Latin American Future

An Interview with Jorge Quiroga

Octavian Report: What are the macro political issues in South America driving risk and uncertainty at the moment?

Jorge Quiroga: Clearly Venezuela, with a cascading effect on Nicaragua, Cuba, and Bolivia, is number one. And number two would be the trade or migration tensions coming from the north in particular, the change of policies or the potential change of policies in the U.S. vis-a-vis Mexico, Central America, and South America. I think those are the two primary geopolitical drivers.

To go a little deeper into both of them: on the first, Venezuela has been under the same regime for 20 years. It is the single case in the history of the world where the richest country in the hemisphere — probably more endowed with natural resources than even the U.S. or Argentina — has been utterly and completely destroyed. And it's now living through an economic debacle, a military catastrophe, and massive North Korea-style repression.

I think you'd be challenged to find a single other case of a country that has been so utterly destroyed and is not even in a war with another state or in a civil war (as is the case with Libya or Syria). Maduro's report card is hideous: in about six years the economy has gone down to less than 40 percent of what it was when he took office. Oil production is down to about a quarter of what it was. Hyperinflation is higher than it ever was in Zimbabwe; it's a world record. More refugees are fleeing on a monthly basis from Venezuela than were, at the height of the Syrian implosion, fleeing from that country. Scarcity is at Sudanese levels in Venezuela. They're a petro power and they have people cooking with wood, they have children being buried in cardboard caskets, people eating out of garbage cans. Malaria is back, diphtheria is back, measles is back. It is utter, complete destruction.

How are they staying in power, given their economic and social record and the catastrophe that they created? The only thing they're good at is repression. They have colectivos, armed gangs, that disperse crowds. That's the first level of repression. The second is the FAES. What is their specialty? They are really death squads with uniforms. When things get a little bit out of control, when the government cannot control the crowd with just their gangs, then they send the death squads in. And then they have the third and the fourth levels of repression. For politicians, SEBIN, the Servicio Bolivariano de Inteligencia Nacional. And for military people that are questioning the Cuban authoritarian position, they have the DGCIM (Dirección General de Contrainteligencia Militar), as witnessed by the recent torture and death of a Navy captain.

What is even more worrisome is that at this stage it's not just a domestic issue of complete economic social destruction with massive repression, it is that Venezuela has become occupied territory. Occupied by Cuba, by Hezbollah, by the ELN. And it is becoming a pure criminal state complete with "warlords" — either Cubans running the military or Hezbollah people running chunks of the territory or guerrillas running the gold exploitation or criminal gangs running the smuggling of gasoline.

So what happens in the next few months will be a major determinant of the future of Latin America.
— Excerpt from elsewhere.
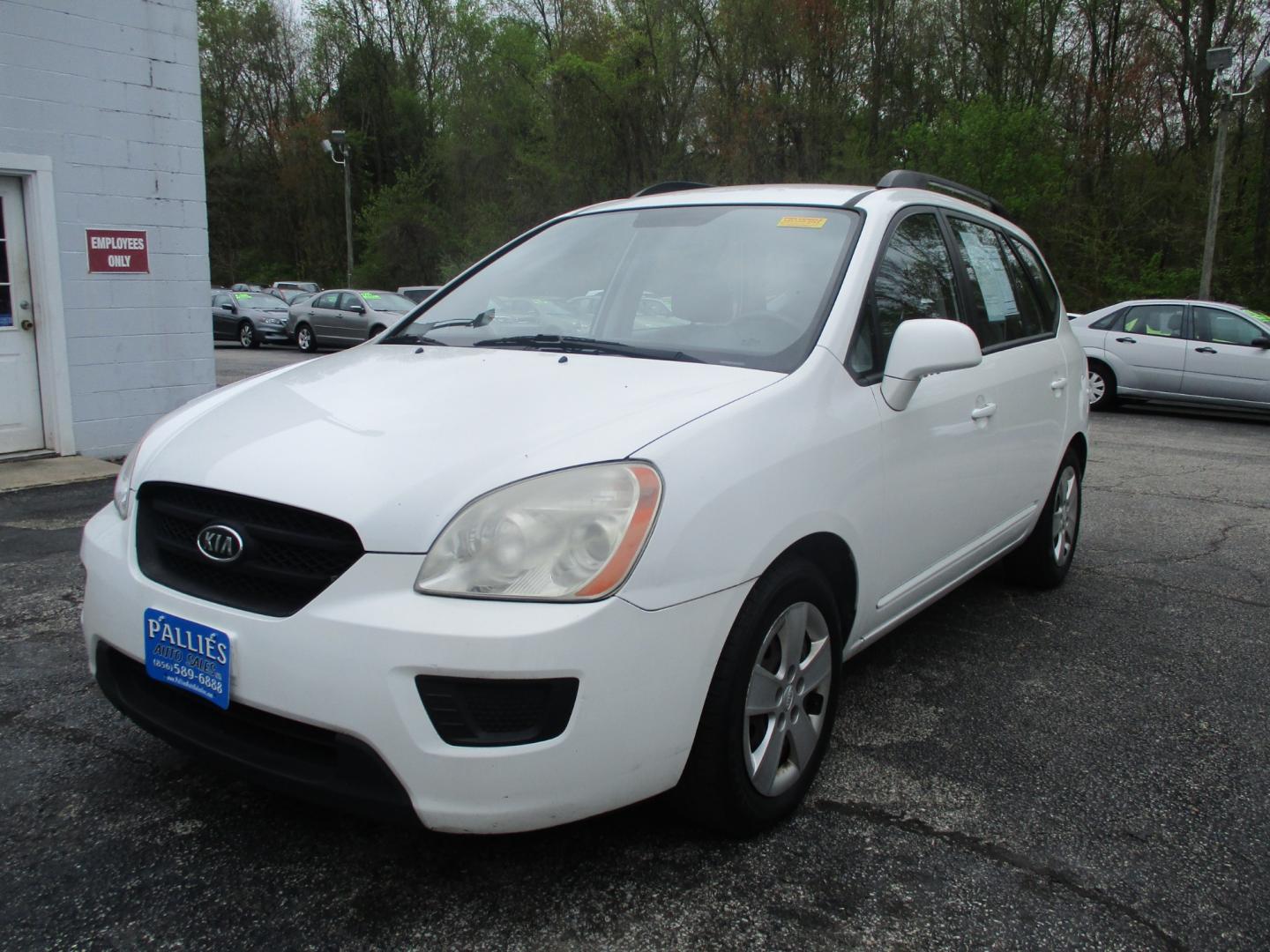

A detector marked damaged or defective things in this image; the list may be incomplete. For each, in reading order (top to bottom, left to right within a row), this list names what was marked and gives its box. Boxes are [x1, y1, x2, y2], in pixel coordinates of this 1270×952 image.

If Venezuela — and we're working on it — can regain democracy and freedom, I'm sure we will see democracy and freedom in Nicaragua and eventually in Cuba. And we will then have a hemisphere that is free and democratic from top to bottom with political differences that can be decided amid free elections.

On the other hand, if Maduro stays and the regime stays, then chances are Ortega will stay entrenched in Nicaragua, Morales in Bolivia. The gerontocracy in Cuba will stay entrenched there as well. They'll wait out this wave and then try to then extend back into Mexico, try to regain Argentina. And you will have a very mixed hemisphere with some democracies and lots of authoritarian, Cuban-like regimes.

On the question of trade and migration: in the U.S. there's a lot of discussion on these issues. I don't want to get into the personalities of who's governing or arguing in the U.S. But suffice it to say that things have changed. Normally in Latin America when elections rolled around, we always wanted a blender. Generally speaking, Democrats were open to our people, not our products; Republicans were open to our products, not so much to our people.

I think there is now a broad swath of the political system in the U.S. that is not open to our people or our products. They're changing trade agreements worldwide, not just with Latin America. They are also dramatically changing the migration framework. This goes well beyond economics: if the approval of the new Mexico, Canada, and U.S. Trade Agreement does not go through the U.S. Congress, chances are it can get stuck. If you know the history of Latin and Central America, nations there all copy/paste NAFTA. So if the agreement that has governed North American trade relations goes out the window, imagine that cascading down and having dramatic economic effects.

The same thing with migration. U.S. attention at the moment is clearly focused on Mexico and Central America, but I guarantee that if this Sunday they start doing deportations with ICE, they're not going to knock on the door and say, well, you're Peruvian or you're Ecuadorian or you're Bolivian — you can stay.

If a massive deportation starts, yes, they'll be mainly Mexicans and people from the Central American triangle, but there'll be all kinds of Latin Americans there and that xenophobia is contagious. I can tell you already that a lot of the Venezuelan refugees are being rejected in countries that used to welcome them with open arms. And if the U.S., the largest economy, can start doing deportations or building walls, that rejection of others and anti-immigrant position can then be very contagious.